### [Required action]
Scan the listing below for the word "html" and copy every line that has it.

Entries provided Block Start

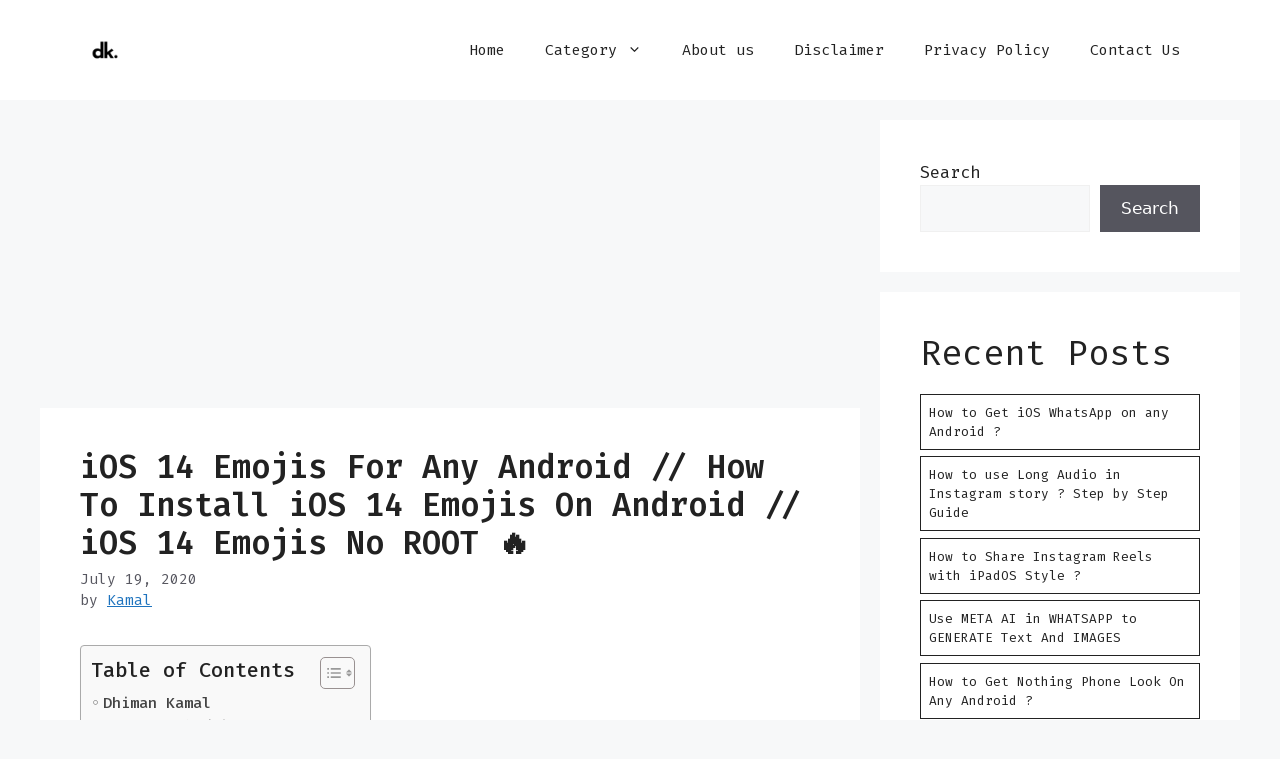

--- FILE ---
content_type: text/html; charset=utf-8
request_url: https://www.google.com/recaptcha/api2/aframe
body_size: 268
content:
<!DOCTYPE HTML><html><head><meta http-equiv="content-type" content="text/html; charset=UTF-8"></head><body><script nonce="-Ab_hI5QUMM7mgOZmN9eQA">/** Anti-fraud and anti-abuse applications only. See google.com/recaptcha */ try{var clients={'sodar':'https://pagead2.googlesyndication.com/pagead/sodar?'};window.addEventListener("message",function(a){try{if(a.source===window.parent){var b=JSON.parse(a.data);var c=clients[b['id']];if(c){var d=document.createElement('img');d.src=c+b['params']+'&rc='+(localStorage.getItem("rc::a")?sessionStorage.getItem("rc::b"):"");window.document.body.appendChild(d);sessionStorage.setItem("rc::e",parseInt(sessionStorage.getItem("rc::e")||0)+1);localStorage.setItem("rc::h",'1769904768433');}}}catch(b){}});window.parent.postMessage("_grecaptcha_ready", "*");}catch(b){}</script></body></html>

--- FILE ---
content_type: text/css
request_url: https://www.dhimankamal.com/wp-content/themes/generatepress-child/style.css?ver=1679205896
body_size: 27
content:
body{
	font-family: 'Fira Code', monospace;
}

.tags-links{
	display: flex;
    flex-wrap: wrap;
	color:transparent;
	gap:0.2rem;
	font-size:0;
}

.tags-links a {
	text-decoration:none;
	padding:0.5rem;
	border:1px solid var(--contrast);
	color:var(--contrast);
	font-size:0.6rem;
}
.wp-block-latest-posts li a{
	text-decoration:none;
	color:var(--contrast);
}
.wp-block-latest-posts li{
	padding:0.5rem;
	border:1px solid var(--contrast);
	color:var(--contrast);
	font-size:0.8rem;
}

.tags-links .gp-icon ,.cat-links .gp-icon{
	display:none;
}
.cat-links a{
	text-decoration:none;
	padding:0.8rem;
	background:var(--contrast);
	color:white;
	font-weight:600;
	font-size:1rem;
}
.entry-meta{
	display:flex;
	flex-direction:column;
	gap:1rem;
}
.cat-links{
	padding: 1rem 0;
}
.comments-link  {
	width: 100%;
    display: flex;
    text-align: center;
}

Entries provided Block End

### [Result]
content_type: text/html; charset=utf-8
<!DOCTYPE HTML><html><head><meta http-equiv="content-type" content="text/html; charset=UTF-8"></head><body><script nonce="-Ab_hI5QUMM7mgOZmN9eQA">/** Anti-fraud and anti-abuse applications only. See google.com/recaptcha */ try{var clients={'sodar':'https://pagead2.googlesyndication.com/pagead/sodar?'};window.addEventListener("message",function(a){try{if(a.source===window.parent){var b=JSON.parse(a.data);var c=clients[b['id']];if(c){var d=document.createElement('img');d.src=c+b['params']+'&rc='+(localStorage.getItem("rc::a")?sessionStorage.getItem("rc::b"):"");window.document.body.appendChild(d);sessionStorage.setItem("rc::e",parseInt(sessionStorage.getItem("rc::e")||0)+1);localStorage.setItem("rc::h",'1769904768433');}}}catch(b){}});window.parent.postMessage("_grecaptcha_ready", "*");}catch(b){}</script></body></html>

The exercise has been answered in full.